-- BEGIN PROVIDED ENTRIES --
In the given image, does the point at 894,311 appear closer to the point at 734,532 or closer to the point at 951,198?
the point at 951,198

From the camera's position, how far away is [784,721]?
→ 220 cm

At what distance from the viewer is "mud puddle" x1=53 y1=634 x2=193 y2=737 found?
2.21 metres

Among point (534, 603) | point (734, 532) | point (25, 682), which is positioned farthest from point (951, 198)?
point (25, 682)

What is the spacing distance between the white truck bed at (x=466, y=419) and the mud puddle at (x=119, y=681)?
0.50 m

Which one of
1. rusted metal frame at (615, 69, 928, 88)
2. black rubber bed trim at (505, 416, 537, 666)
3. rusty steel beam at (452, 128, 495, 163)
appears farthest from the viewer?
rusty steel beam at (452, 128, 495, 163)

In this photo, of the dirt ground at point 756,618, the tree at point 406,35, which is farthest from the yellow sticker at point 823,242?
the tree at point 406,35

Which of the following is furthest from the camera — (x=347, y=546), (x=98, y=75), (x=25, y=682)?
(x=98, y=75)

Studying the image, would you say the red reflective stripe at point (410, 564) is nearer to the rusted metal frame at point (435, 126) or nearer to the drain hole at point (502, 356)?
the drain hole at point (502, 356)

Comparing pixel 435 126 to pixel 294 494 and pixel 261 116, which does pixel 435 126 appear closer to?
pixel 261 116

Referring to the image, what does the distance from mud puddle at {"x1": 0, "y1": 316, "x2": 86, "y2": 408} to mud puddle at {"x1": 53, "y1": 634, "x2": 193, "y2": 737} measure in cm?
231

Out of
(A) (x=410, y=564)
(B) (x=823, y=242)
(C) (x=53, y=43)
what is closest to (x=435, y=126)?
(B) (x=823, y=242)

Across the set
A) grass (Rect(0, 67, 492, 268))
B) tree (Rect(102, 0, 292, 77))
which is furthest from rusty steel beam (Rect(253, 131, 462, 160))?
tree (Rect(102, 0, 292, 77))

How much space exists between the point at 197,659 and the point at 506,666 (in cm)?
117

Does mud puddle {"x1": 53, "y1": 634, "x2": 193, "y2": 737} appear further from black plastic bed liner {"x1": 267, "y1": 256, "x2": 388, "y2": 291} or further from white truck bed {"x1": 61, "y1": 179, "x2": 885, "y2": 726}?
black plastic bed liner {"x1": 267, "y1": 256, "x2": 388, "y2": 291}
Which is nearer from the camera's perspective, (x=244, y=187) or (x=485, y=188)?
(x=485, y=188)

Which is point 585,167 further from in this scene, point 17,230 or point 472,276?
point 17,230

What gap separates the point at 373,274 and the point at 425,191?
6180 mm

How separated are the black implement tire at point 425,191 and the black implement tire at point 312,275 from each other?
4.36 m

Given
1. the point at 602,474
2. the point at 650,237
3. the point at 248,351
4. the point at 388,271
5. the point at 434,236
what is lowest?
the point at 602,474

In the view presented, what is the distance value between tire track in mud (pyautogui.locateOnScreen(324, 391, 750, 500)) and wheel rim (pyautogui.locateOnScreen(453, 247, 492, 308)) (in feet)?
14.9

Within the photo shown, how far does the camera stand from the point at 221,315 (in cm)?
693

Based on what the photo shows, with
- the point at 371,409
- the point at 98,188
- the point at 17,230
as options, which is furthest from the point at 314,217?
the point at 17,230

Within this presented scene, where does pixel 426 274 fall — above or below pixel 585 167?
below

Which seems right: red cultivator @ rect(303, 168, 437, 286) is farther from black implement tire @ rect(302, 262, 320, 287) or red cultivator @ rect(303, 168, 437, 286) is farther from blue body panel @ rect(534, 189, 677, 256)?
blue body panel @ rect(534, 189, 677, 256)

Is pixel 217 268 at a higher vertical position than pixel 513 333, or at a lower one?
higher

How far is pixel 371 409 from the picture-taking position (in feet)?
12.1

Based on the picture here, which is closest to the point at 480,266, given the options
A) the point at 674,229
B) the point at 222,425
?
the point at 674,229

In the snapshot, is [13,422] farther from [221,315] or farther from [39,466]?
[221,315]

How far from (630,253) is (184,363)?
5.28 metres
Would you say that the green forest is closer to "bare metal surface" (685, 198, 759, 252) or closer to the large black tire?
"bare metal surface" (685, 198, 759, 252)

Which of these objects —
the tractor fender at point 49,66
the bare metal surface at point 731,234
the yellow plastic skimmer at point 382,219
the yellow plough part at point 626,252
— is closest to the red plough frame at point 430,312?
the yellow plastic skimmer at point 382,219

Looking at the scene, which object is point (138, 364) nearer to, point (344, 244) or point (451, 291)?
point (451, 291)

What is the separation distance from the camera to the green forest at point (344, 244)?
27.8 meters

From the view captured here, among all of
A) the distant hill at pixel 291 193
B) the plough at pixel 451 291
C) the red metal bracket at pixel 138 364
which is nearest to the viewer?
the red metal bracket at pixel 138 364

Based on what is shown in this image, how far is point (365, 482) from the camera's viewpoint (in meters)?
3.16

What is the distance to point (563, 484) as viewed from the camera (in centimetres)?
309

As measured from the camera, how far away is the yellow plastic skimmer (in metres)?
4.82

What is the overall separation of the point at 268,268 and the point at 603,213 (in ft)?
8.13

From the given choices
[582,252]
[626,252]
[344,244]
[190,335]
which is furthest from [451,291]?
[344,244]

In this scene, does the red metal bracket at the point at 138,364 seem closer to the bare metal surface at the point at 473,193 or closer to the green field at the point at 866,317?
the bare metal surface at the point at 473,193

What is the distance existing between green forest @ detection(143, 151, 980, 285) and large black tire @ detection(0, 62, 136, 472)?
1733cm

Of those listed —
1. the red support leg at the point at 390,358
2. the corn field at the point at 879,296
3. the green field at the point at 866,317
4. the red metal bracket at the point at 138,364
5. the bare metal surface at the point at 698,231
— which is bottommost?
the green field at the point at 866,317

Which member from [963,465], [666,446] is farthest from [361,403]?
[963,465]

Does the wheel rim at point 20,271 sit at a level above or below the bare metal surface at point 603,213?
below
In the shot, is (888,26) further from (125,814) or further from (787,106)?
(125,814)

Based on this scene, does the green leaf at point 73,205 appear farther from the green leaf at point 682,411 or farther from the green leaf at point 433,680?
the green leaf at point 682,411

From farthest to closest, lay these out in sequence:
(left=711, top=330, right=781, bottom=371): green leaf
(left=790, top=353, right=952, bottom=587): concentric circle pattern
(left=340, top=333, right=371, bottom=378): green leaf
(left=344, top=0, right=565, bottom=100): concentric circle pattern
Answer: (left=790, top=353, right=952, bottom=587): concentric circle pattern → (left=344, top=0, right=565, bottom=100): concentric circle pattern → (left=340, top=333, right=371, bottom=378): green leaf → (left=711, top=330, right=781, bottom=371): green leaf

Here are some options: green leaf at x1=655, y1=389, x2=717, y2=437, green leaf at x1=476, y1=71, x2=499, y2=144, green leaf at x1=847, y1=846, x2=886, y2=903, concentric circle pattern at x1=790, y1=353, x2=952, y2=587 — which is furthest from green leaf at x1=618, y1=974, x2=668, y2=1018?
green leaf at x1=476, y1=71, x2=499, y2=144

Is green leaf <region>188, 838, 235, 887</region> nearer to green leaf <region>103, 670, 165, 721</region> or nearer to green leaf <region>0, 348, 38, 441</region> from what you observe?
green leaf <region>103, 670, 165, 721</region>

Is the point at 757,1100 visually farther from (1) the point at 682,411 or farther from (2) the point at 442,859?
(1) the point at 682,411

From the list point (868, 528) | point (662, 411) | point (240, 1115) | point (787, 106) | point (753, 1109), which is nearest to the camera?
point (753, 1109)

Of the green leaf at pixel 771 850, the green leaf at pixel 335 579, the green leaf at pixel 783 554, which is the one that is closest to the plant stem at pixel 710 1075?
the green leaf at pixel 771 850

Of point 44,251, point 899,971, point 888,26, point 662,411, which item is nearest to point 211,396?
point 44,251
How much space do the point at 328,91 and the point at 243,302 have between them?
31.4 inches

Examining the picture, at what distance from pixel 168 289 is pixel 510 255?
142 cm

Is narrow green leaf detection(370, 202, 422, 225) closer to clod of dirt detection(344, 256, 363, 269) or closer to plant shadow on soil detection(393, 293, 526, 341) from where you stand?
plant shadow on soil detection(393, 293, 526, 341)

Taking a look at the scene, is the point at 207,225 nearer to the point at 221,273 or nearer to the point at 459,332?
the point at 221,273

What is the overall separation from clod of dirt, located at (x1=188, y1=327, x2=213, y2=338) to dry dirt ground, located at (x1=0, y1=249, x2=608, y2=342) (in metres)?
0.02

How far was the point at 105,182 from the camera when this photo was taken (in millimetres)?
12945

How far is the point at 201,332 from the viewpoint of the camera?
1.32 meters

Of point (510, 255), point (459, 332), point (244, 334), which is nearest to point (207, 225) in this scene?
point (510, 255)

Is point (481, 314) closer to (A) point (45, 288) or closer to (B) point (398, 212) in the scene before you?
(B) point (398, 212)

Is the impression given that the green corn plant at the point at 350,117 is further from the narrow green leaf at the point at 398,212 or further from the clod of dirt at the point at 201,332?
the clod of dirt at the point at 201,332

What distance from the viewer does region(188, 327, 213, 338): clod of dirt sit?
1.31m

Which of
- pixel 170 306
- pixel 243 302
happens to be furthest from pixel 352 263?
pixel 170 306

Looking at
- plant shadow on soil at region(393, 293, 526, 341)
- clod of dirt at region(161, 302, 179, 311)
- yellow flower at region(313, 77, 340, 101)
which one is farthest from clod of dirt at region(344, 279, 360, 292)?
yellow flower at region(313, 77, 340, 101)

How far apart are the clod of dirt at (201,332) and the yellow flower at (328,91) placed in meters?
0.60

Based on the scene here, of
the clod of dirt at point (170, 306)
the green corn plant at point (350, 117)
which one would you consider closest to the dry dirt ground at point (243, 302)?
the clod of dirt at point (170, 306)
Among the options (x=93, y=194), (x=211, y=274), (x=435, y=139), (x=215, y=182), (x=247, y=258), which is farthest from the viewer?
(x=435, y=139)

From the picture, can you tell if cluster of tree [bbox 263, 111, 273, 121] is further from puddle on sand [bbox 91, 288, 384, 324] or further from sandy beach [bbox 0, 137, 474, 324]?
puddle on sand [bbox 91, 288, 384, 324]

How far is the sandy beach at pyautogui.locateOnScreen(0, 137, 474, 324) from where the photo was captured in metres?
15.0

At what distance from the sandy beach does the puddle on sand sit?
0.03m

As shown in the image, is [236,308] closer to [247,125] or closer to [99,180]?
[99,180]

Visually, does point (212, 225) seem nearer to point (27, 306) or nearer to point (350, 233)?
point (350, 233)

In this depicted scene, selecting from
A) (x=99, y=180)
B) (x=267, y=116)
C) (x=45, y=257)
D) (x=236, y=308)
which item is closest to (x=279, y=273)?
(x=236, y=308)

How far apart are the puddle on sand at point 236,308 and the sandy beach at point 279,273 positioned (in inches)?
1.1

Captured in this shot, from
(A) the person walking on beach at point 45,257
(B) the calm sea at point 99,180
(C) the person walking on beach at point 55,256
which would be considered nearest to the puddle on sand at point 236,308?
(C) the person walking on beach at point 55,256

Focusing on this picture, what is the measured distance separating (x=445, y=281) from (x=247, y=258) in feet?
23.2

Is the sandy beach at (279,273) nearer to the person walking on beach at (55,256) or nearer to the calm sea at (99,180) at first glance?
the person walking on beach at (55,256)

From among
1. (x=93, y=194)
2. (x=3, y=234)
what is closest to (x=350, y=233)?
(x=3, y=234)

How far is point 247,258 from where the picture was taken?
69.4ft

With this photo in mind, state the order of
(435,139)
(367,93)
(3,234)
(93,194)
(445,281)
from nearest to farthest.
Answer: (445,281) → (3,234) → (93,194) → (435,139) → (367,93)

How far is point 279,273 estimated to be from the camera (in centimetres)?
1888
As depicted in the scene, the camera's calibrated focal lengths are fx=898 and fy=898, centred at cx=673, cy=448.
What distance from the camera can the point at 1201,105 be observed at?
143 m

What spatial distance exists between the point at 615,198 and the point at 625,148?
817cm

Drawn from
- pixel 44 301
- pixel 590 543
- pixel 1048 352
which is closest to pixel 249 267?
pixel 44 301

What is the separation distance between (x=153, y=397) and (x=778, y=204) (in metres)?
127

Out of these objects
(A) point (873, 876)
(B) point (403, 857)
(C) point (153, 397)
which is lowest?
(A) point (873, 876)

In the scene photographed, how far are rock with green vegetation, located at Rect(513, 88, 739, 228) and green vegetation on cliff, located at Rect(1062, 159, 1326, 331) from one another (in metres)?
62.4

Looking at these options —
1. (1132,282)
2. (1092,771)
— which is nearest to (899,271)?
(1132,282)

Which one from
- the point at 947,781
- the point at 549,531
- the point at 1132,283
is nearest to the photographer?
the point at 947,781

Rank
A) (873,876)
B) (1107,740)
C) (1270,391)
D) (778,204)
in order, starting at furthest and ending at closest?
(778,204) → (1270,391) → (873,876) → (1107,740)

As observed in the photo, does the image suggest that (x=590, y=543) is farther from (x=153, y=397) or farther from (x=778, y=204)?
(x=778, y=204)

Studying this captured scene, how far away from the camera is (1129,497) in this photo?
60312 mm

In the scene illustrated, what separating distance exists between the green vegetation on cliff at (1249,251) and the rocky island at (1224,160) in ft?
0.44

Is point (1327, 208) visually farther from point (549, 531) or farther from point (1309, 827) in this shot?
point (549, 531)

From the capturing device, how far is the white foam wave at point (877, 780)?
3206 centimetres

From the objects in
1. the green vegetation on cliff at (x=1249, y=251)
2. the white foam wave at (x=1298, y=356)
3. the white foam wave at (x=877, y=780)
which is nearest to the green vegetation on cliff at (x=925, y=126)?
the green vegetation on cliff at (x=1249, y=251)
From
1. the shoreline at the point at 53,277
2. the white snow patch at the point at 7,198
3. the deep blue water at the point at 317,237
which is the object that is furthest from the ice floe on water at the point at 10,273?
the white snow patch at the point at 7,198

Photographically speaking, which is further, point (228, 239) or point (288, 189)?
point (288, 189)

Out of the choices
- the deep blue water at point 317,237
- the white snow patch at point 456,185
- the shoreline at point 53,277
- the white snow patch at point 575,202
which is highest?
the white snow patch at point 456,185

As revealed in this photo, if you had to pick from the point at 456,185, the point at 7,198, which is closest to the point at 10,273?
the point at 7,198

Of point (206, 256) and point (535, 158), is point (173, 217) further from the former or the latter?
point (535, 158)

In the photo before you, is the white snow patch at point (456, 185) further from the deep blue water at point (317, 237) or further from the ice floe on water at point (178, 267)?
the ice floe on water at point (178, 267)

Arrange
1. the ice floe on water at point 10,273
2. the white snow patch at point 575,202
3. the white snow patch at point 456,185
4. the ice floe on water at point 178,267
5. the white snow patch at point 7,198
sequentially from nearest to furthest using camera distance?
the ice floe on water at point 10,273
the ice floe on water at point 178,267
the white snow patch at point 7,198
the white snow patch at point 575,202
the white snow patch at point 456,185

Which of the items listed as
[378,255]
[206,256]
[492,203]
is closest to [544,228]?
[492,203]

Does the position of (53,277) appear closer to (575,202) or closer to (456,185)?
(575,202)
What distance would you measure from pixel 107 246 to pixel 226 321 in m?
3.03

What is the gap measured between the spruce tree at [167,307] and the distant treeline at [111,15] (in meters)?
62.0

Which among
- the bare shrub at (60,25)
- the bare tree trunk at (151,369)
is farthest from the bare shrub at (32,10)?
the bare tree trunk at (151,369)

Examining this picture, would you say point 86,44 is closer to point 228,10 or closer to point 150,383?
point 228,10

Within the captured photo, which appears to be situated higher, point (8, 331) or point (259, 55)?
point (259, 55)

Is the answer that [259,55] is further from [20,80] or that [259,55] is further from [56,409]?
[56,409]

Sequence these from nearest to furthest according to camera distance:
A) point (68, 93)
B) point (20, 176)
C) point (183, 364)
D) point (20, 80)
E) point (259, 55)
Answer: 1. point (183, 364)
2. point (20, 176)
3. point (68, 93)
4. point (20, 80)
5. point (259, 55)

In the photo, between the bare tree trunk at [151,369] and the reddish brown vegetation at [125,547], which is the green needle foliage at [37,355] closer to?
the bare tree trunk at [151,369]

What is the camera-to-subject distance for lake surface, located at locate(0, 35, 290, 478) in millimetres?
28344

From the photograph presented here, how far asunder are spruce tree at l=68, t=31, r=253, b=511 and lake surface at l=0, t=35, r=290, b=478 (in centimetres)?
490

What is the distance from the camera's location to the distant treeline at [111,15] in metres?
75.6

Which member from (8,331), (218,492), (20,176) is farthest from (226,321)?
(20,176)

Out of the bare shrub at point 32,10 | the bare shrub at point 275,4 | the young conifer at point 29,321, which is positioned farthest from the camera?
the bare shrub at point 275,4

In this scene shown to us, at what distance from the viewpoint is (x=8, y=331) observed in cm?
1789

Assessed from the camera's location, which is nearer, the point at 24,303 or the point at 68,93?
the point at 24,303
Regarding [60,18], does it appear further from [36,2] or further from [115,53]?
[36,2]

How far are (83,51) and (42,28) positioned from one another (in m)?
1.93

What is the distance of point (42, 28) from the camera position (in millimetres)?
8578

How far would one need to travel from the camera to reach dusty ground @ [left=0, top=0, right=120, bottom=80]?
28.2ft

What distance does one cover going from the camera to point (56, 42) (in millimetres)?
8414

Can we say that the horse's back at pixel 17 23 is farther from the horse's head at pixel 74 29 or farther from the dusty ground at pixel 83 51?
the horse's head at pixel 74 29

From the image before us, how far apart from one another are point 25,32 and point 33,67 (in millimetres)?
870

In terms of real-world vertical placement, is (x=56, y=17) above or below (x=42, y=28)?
-- END PROVIDED ENTRIES --
→ GOAL
Return the lines from the one containing "Of those listed —" through the one containing "which is bottommost?", both included, reproduced verbatim.

→ RESULT BELOW
Of those listed —
1. the red support leg at the point at 390,358
2. the corn field at the point at 879,296
3. the green field at the point at 866,317
4. the red metal bracket at the point at 138,364
5. the bare metal surface at the point at 698,231
— which is bottommost?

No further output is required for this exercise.